- _GOAL_
Rewrite the entries from their start through the line containing "6980 millimetres", inclusive, with "windshield sticker" replaced by "window sticker" and nothing else changed. Leave the pictures out of your answer.

- _AVAILABLE DATA_
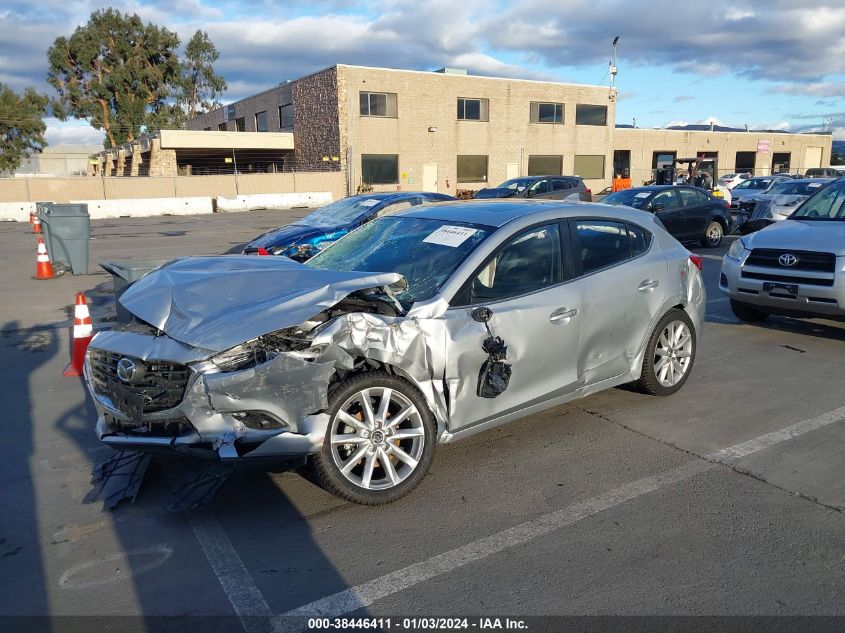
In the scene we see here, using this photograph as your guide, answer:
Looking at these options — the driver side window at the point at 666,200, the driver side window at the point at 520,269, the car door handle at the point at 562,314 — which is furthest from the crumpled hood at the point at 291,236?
the driver side window at the point at 666,200

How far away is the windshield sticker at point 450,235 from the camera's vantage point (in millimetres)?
4574

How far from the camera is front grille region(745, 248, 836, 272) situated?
6980 millimetres

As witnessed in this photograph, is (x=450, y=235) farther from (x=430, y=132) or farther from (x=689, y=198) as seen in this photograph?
(x=430, y=132)

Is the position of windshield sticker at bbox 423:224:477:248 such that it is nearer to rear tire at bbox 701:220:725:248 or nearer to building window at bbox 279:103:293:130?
rear tire at bbox 701:220:725:248

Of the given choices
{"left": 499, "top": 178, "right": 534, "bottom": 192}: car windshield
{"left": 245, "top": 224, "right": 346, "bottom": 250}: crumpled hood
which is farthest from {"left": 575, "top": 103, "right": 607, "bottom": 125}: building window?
{"left": 245, "top": 224, "right": 346, "bottom": 250}: crumpled hood

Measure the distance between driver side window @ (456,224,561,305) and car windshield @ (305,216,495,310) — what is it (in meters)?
0.18

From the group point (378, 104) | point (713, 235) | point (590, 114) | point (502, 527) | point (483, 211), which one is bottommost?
point (502, 527)

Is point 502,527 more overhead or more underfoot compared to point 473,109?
more underfoot

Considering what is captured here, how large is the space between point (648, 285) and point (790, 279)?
2.99 metres

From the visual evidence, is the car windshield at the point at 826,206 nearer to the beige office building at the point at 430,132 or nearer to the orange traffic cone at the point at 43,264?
the orange traffic cone at the point at 43,264

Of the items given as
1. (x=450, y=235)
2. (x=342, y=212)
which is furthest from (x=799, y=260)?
(x=342, y=212)

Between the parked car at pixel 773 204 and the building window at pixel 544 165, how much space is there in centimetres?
2435

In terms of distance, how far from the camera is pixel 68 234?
1238 centimetres

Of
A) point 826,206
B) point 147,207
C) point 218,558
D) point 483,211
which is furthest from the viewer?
point 147,207
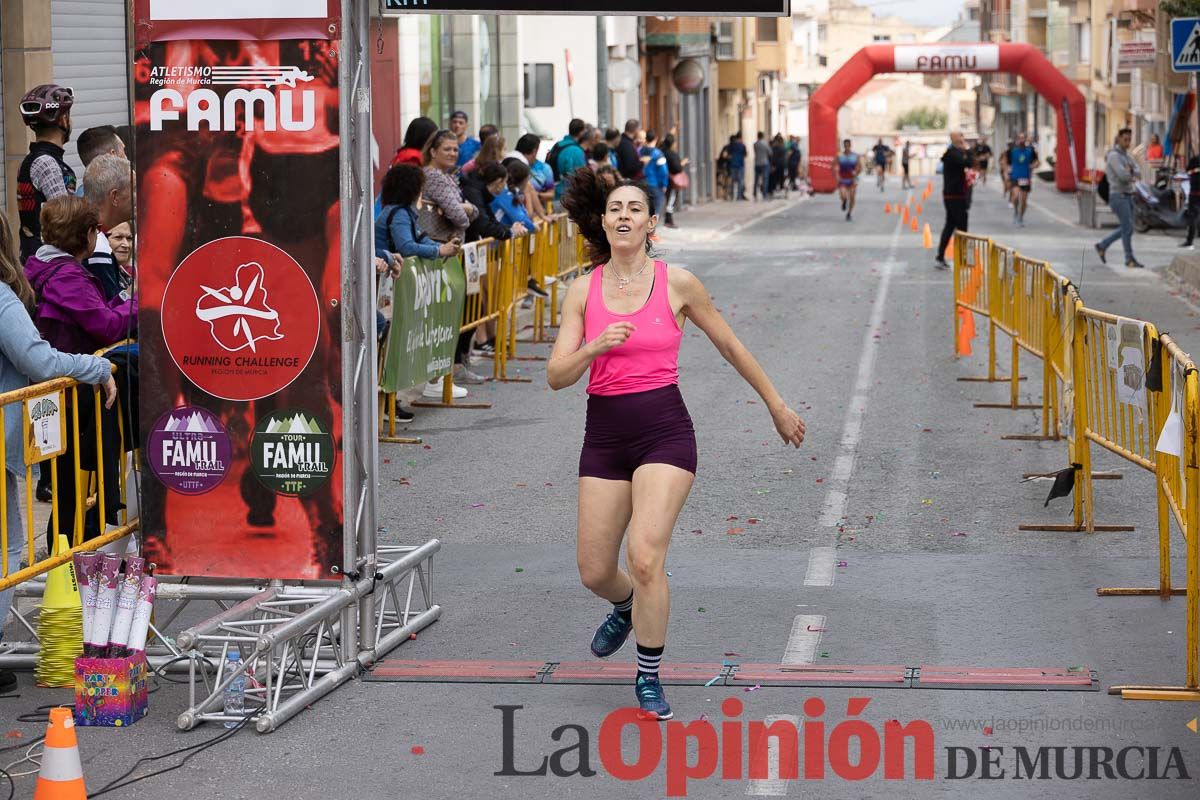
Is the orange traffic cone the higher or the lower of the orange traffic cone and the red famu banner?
the lower

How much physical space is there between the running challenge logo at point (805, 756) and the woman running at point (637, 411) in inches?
10.7

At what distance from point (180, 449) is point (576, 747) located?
213 centimetres

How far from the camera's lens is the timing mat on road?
7180 millimetres

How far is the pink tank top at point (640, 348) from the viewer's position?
22.8 feet

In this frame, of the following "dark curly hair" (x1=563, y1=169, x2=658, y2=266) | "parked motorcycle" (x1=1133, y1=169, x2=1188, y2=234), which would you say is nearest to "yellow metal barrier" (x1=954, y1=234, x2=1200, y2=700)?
"dark curly hair" (x1=563, y1=169, x2=658, y2=266)

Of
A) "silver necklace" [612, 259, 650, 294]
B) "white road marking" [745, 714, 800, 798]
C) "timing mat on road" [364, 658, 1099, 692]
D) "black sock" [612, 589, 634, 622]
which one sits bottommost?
"white road marking" [745, 714, 800, 798]

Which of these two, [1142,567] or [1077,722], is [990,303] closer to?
[1142,567]

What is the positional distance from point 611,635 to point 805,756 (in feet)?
3.89

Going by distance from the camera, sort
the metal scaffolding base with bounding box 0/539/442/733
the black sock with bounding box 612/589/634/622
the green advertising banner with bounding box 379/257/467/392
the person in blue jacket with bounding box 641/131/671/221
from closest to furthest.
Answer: the metal scaffolding base with bounding box 0/539/442/733, the black sock with bounding box 612/589/634/622, the green advertising banner with bounding box 379/257/467/392, the person in blue jacket with bounding box 641/131/671/221

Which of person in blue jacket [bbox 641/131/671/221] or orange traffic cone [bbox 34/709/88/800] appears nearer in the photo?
orange traffic cone [bbox 34/709/88/800]

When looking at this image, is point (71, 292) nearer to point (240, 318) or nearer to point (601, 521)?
point (240, 318)

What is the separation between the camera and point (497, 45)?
3584 cm

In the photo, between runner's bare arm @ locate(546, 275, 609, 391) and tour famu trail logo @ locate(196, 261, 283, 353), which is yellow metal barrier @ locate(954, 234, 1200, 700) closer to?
runner's bare arm @ locate(546, 275, 609, 391)

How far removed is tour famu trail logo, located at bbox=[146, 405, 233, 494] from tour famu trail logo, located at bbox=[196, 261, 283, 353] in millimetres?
326
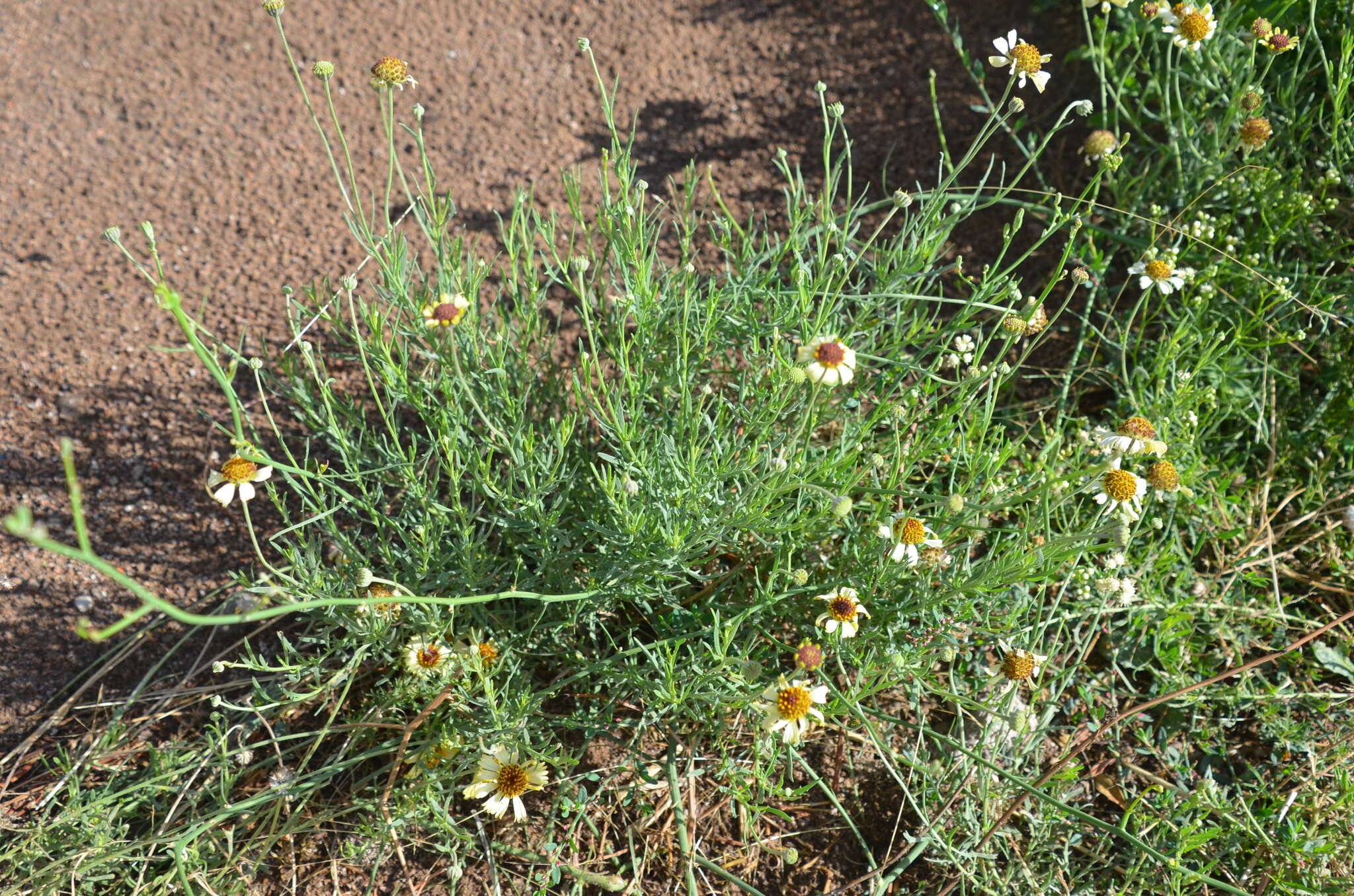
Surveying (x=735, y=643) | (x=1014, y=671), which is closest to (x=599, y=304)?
(x=735, y=643)

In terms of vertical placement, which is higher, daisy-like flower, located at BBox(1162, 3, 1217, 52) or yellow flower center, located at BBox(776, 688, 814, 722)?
daisy-like flower, located at BBox(1162, 3, 1217, 52)

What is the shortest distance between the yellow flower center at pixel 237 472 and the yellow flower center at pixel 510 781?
0.76 m

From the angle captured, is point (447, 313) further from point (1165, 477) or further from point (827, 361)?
point (1165, 477)

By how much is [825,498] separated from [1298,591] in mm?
1442

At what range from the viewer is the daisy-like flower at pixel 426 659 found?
1964 mm

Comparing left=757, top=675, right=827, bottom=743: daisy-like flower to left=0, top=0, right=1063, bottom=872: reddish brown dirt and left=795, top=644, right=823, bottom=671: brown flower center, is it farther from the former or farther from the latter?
left=0, top=0, right=1063, bottom=872: reddish brown dirt

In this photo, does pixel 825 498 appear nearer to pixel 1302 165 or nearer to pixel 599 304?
pixel 599 304

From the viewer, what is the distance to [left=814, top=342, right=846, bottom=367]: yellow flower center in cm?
164

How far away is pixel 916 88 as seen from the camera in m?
3.41

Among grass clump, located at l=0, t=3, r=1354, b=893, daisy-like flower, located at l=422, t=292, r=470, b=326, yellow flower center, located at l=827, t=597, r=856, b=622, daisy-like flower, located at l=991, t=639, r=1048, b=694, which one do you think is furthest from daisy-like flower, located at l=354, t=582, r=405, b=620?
daisy-like flower, located at l=991, t=639, r=1048, b=694

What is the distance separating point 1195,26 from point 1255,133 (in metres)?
0.34

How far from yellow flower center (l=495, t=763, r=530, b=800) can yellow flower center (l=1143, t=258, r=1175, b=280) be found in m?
1.88

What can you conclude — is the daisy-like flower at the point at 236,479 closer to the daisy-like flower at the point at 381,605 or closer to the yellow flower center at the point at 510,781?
the daisy-like flower at the point at 381,605

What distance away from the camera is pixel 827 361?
1.64 meters
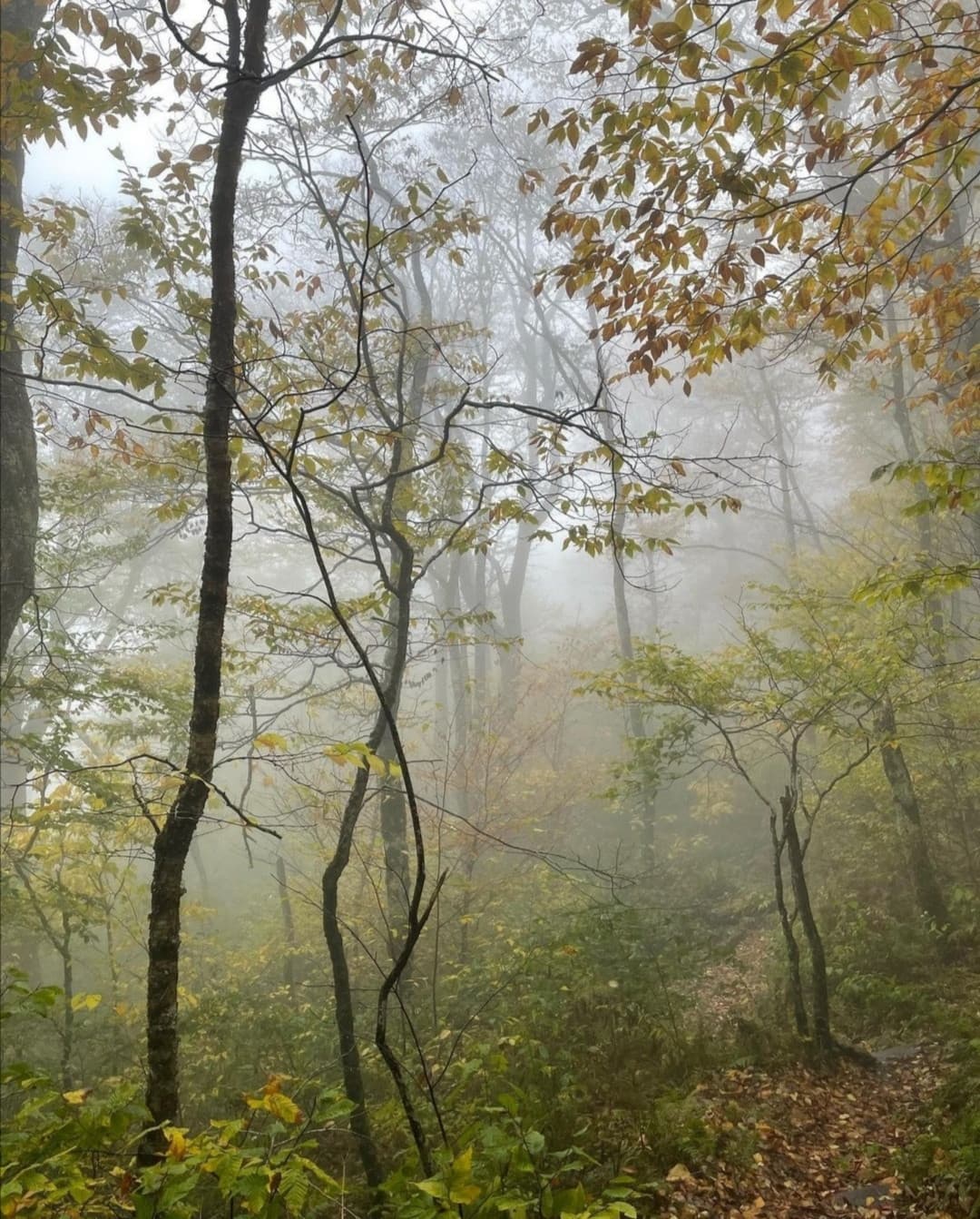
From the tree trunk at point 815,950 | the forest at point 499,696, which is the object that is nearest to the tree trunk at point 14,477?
the forest at point 499,696

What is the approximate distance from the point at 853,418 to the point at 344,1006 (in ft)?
61.4

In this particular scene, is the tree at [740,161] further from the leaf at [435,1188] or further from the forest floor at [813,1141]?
the forest floor at [813,1141]

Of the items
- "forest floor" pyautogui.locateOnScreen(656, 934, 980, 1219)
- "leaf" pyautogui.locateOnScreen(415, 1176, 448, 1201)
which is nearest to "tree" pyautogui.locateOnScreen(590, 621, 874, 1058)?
"forest floor" pyautogui.locateOnScreen(656, 934, 980, 1219)

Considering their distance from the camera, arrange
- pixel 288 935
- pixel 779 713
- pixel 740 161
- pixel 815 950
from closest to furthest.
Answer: pixel 740 161 → pixel 815 950 → pixel 779 713 → pixel 288 935

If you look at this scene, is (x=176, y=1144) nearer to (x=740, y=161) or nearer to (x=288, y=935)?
(x=740, y=161)

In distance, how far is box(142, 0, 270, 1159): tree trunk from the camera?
305cm

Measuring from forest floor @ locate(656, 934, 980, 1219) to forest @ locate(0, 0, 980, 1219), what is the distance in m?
0.03

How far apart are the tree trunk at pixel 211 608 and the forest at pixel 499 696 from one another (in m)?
0.02

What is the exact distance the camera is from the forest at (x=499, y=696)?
3.11 metres

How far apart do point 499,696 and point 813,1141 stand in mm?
10463

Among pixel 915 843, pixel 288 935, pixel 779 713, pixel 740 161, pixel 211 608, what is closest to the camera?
pixel 211 608

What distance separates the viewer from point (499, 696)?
48.1ft

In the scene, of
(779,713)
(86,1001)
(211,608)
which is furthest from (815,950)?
(211,608)

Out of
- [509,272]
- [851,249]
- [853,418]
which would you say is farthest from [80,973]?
[853,418]
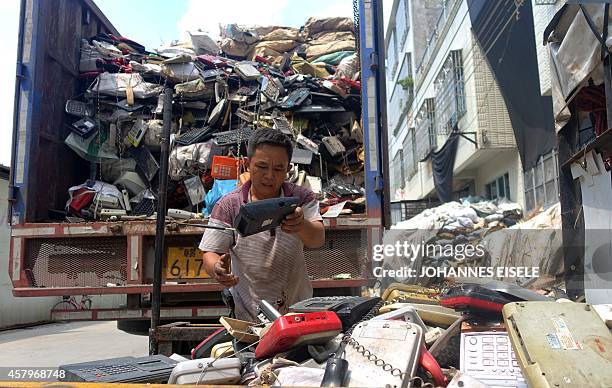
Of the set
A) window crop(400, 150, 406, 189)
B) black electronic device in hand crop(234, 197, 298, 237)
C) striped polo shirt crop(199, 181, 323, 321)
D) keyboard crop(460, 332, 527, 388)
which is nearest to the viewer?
keyboard crop(460, 332, 527, 388)

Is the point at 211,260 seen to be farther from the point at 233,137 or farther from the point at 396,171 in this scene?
the point at 396,171

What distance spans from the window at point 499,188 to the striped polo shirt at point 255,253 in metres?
12.5

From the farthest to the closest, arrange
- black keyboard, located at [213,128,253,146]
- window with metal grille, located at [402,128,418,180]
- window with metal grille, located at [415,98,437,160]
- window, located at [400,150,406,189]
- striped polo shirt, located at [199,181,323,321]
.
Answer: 1. window, located at [400,150,406,189]
2. window with metal grille, located at [402,128,418,180]
3. window with metal grille, located at [415,98,437,160]
4. black keyboard, located at [213,128,253,146]
5. striped polo shirt, located at [199,181,323,321]

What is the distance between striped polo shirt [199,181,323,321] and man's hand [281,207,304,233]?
23cm

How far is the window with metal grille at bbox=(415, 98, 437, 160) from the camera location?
731 inches

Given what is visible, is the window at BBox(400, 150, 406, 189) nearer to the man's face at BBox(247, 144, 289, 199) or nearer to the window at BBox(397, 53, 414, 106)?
the window at BBox(397, 53, 414, 106)

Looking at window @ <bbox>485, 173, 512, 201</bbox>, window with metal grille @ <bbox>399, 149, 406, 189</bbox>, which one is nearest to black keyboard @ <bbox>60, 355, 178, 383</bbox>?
window @ <bbox>485, 173, 512, 201</bbox>

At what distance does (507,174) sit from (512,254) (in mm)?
6424

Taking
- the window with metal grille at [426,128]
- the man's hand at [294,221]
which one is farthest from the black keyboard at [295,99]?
the window with metal grille at [426,128]

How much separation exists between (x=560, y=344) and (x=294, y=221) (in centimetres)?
105

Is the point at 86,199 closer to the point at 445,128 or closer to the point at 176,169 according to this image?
the point at 176,169

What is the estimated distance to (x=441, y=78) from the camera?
54.9 feet

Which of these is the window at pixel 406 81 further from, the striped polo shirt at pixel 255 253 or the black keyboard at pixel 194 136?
the striped polo shirt at pixel 255 253

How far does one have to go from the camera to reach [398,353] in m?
1.14
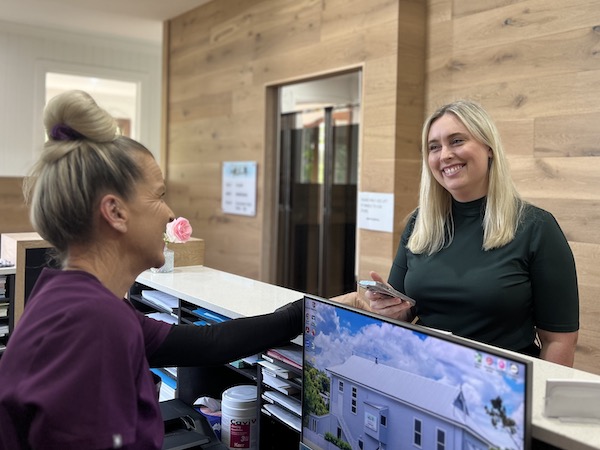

- _OUTPUT_
In the scene we see here, using this photograph as your guide, answer:
Looking at these options — the driver side window at the point at 666,200, the driver side window at the point at 520,269, the car door handle at the point at 562,314 — which is furthest from the crumpled hood at the point at 291,236?
the driver side window at the point at 666,200

How far away is the window sticker at point 450,235 from the camera's vantage point (in millimetres)?
4574

How far from the camera is front grille region(745, 248, 836, 272) situated?
6980 millimetres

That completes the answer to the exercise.